*Extract to read*.

···

Vision-Language Models Encode Clinical Guidelines for Concept-Based Medical Reasoning¶
Conference: CVPR 2026 arXiv: 2603.08921 Code: None Area: Multimodal VLM Keywords: Concept Bottleneck Models, Medical Imaging, Explainable AI, Clinical Guidelines, CLIP
TL;DR¶
This paper proposes MedCBR, a framework that integrates clinical diagnostic guidelines (e.g., BI-RADS) into the training and inference pipeline of concept bottleneck models. By leveraging LVLMs to generate guideline-consistent reports for enhanced concept supervision, combining multi-task CLIP training with a large reasoning model for structured clinical explanation generation, MedCBR achieves AUROCs of 94.2% and 84.0% on ultrasound and mammography cancer detection, respectively.
Background & Motivation¶
Background: Concept Bottleneck Models (CBMs) connect model predictions to human-interpretable concepts through an intermediate concept layer, representing a dominant paradigm in explainable AI and proving particularly valuable in medical imaging.
Limitations of Prior Work: Standard CBMs rely on discrete concept representations, neglecting broader clinical context such as diagnostic guidelines and expert heuristics, which leads to reduced reliability in complex cases. Specific issues include: (a) concept annotations are noisy and incomplete due to inter-observer variability; (b) CBMs fail to capture experience-driven reasoning, such as cases that appear benign but require holistic assessment within the context of clinical guidelines.

···

*Source information*.

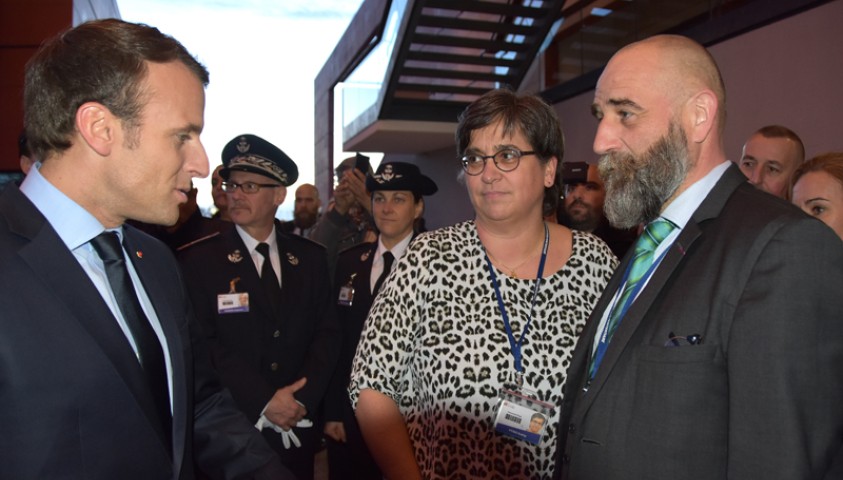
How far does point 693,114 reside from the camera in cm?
149

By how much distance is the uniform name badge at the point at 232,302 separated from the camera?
3.06m

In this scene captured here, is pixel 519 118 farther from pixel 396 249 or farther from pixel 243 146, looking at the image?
pixel 243 146

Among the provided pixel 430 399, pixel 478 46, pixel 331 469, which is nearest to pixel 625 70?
pixel 430 399

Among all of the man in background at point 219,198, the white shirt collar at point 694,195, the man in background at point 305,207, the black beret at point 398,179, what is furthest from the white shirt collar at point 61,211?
the man in background at point 305,207

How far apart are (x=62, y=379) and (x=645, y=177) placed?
135 centimetres

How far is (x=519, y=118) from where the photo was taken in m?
2.05

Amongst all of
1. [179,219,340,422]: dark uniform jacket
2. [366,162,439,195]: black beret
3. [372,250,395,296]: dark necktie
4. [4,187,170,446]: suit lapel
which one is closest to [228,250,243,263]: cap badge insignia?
[179,219,340,422]: dark uniform jacket

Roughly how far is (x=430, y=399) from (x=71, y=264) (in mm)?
1113

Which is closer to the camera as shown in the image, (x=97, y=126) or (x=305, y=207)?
(x=97, y=126)

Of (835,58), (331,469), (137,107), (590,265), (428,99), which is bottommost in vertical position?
(331,469)

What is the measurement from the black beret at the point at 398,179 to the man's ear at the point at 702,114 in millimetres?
2481

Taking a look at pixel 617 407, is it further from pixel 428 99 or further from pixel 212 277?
pixel 428 99

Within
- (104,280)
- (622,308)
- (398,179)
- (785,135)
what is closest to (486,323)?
(622,308)

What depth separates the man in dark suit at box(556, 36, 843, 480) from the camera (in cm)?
112
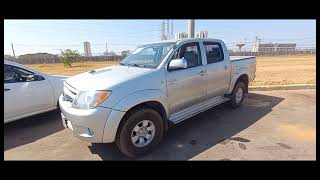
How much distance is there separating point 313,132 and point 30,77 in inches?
225

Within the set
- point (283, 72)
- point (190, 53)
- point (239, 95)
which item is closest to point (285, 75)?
point (283, 72)

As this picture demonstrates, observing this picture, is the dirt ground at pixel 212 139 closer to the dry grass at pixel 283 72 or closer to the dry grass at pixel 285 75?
the dry grass at pixel 285 75

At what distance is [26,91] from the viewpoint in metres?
4.79

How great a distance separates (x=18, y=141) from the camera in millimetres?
4383

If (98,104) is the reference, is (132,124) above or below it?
below

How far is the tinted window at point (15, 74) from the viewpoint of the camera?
4.65m

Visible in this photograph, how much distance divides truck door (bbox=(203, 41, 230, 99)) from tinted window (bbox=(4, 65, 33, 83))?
3.81 meters

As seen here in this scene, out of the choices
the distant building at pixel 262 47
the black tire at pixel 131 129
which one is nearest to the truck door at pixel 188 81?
the black tire at pixel 131 129

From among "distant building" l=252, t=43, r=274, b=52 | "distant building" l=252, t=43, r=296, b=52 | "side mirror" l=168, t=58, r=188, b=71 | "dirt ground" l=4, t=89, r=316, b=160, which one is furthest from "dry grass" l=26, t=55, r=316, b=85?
"distant building" l=252, t=43, r=274, b=52

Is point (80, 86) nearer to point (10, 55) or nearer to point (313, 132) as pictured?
point (313, 132)

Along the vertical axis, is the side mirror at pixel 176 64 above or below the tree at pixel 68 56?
above

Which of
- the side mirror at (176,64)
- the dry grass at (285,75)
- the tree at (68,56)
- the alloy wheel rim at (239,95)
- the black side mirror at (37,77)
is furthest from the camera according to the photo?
the tree at (68,56)

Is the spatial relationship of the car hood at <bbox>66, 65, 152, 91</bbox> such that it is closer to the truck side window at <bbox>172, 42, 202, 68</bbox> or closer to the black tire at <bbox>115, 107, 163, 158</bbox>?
the black tire at <bbox>115, 107, 163, 158</bbox>

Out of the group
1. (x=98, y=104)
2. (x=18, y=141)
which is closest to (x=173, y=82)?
(x=98, y=104)
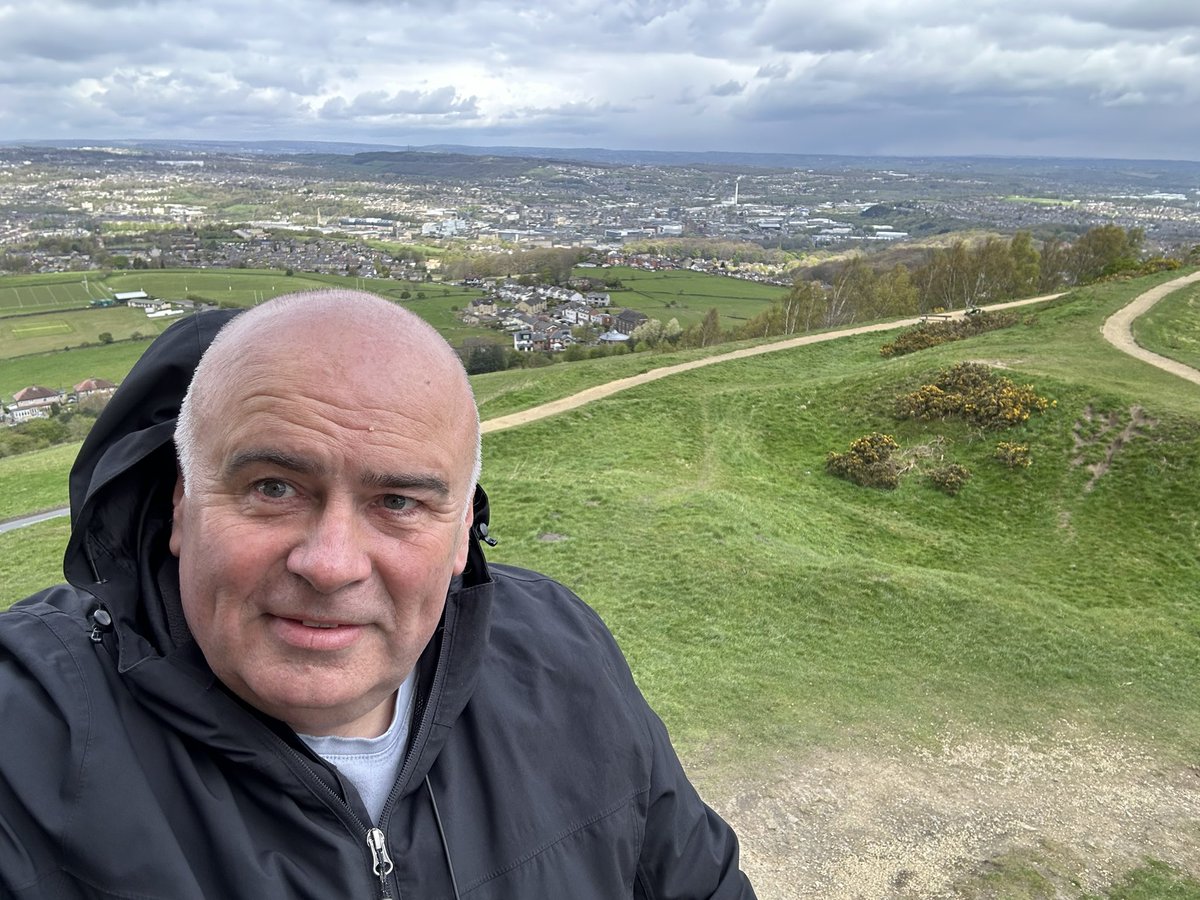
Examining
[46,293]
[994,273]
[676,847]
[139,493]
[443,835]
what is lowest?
[46,293]

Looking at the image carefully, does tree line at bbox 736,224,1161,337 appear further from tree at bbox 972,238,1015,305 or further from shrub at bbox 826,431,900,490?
shrub at bbox 826,431,900,490

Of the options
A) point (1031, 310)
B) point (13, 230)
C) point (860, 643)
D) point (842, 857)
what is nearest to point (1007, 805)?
point (842, 857)

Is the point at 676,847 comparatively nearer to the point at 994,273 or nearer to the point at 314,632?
the point at 314,632

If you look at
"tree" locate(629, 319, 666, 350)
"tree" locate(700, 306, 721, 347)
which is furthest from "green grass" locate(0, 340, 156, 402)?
"tree" locate(700, 306, 721, 347)

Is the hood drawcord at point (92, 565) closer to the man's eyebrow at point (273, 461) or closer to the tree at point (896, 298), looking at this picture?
the man's eyebrow at point (273, 461)

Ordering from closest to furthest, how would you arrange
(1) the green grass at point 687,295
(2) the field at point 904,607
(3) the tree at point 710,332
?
(2) the field at point 904,607, (3) the tree at point 710,332, (1) the green grass at point 687,295

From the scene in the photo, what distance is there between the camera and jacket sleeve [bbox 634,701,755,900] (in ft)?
7.03

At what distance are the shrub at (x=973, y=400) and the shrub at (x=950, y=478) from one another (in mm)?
1963

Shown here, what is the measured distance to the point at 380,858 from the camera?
1.65 metres

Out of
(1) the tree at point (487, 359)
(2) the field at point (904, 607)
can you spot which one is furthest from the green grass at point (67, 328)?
(2) the field at point (904, 607)

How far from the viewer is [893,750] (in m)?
8.03

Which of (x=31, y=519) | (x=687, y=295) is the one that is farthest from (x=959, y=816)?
(x=687, y=295)

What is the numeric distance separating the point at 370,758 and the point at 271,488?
70cm

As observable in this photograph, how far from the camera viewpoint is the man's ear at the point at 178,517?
1.61 m
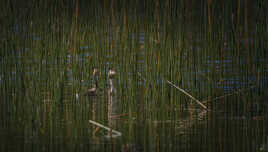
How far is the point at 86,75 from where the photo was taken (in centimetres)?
575

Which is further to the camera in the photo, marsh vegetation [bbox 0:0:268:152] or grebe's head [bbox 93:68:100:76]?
grebe's head [bbox 93:68:100:76]

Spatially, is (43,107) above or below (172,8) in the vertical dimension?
below

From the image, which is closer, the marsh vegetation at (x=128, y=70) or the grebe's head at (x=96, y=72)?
the marsh vegetation at (x=128, y=70)

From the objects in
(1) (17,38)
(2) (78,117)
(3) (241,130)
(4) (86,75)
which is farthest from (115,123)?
(1) (17,38)

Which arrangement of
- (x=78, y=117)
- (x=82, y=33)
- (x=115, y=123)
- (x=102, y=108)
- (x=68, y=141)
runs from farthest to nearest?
(x=82, y=33)
(x=102, y=108)
(x=78, y=117)
(x=115, y=123)
(x=68, y=141)

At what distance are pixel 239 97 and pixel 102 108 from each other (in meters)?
1.33

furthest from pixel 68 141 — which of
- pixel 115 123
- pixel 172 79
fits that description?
pixel 172 79

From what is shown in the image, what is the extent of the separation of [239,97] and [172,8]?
1082mm

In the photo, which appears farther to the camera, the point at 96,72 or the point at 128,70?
the point at 96,72

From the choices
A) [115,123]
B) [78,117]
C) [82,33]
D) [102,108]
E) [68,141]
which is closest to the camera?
[68,141]

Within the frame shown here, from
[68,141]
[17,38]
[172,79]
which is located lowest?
[68,141]

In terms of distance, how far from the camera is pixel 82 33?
5672mm

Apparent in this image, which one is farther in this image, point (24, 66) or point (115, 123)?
point (24, 66)

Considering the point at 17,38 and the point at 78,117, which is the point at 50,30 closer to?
the point at 17,38
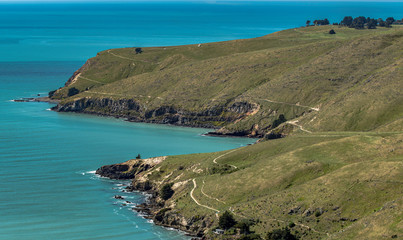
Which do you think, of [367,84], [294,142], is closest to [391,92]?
[367,84]

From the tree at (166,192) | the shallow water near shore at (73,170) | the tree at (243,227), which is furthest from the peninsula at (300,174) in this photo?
the shallow water near shore at (73,170)

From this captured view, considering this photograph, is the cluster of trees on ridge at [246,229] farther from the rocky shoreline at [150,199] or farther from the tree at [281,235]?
the rocky shoreline at [150,199]

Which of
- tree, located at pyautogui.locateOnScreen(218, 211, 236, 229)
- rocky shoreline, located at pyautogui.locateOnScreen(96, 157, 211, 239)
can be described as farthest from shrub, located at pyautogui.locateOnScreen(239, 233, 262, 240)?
rocky shoreline, located at pyautogui.locateOnScreen(96, 157, 211, 239)

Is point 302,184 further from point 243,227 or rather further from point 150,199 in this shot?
point 150,199

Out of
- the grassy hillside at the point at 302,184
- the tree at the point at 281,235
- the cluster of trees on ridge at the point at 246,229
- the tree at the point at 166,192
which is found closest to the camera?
the tree at the point at 281,235

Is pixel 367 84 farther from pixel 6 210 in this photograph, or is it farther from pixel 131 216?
pixel 6 210

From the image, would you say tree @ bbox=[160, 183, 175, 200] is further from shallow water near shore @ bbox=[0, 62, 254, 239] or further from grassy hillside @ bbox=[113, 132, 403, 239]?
shallow water near shore @ bbox=[0, 62, 254, 239]
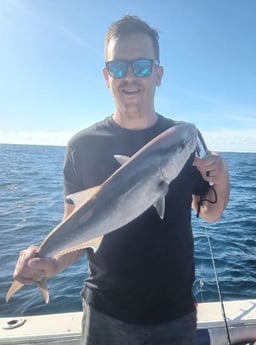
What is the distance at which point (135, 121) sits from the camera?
328cm

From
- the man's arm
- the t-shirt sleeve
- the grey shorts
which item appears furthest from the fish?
the grey shorts

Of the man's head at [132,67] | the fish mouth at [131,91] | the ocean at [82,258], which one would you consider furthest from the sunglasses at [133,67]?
the ocean at [82,258]

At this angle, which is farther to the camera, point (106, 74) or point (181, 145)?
point (106, 74)

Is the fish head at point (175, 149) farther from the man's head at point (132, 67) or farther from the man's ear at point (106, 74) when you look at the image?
the man's ear at point (106, 74)

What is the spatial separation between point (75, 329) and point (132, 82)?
11.1ft

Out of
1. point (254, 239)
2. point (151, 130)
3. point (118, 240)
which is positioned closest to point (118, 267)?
point (118, 240)

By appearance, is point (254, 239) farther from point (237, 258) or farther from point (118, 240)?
point (118, 240)

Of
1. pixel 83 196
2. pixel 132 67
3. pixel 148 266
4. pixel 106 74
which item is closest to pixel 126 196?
Answer: pixel 83 196

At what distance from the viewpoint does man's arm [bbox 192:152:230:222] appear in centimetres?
280

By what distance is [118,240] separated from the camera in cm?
305

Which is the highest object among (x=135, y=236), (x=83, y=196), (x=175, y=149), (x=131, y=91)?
(x=131, y=91)

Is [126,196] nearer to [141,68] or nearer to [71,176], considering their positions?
[71,176]

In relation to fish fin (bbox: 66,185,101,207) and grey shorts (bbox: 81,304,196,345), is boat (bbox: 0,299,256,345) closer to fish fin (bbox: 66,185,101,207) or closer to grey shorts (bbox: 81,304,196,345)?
grey shorts (bbox: 81,304,196,345)

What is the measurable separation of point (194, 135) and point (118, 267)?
1247 mm
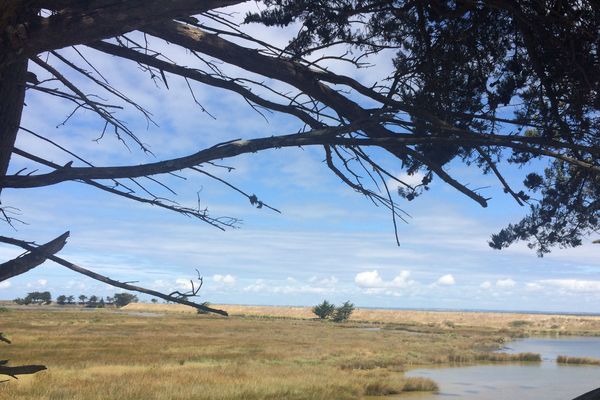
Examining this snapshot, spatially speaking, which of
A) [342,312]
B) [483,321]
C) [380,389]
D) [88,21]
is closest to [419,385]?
[380,389]

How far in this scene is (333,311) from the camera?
3782 inches

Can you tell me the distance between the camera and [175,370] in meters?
23.3

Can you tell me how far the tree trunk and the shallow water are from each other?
21.7 metres

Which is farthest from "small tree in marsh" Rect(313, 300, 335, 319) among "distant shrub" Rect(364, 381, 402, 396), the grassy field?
"distant shrub" Rect(364, 381, 402, 396)

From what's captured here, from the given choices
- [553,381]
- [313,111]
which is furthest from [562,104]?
[553,381]

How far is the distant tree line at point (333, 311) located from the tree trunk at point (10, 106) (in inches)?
3640

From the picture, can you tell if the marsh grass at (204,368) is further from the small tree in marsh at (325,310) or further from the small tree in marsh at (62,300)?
the small tree in marsh at (62,300)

···

*To do*.
(1) Based on the MedCBR summary, answer yes or no to each statement and quote the words that decide it: (a) MedCBR reaches an AUROC of 94.2% on mammography cancer detection. (b) Standard CBMs rely on discrete concept representations. (c) Concept annotations are described as noisy and incomplete because of inter-observer variability.
(2) According to the MedCBR summary, what does MedCBR use LVLMs to do?
(3) Rewrite the MedCBR summary starting at "Background & Motivation¶" and ending at "of clinical guidelines.", swapping "heuristics" for "rules of thumb".

*Results in order*.
(1)
(a) No: "achieves AUROCs of 94.2% and 84.0% on ultrasound and mammography cancer detection, respectively"
(b) Yes: "Standard CBMs rely on discrete concept representations"
(c) Yes: "concept annotations are noisy and incomplete due to inter-observer variability"

(2) It uses LVLMs to generate guideline-consistent reports for enhanced concept supervision.

(3)
Background & Motivation¶
Background: Concept Bottleneck Models (CBMs) connect model predictions to human-interpretable concepts through an intermediate concept layer, representing a dominant paradigm in explainable AI and proving particularly valuable in medical imaging.
Limitations of Prior Work: Standard CBMs rely on discrete concept representations, neglecting broader clinical context such as diagnostic guidelines and expert rules of thumb, which leads to reduced reliability in complex cases. Specific issues include: (a) concept annotations are noisy and incomplete due to inter-observer variability; (b) CBMs fail to capture experience-driven reasoning, such as cases that appear benign but require holistic assessment within the context of clinical guidelines.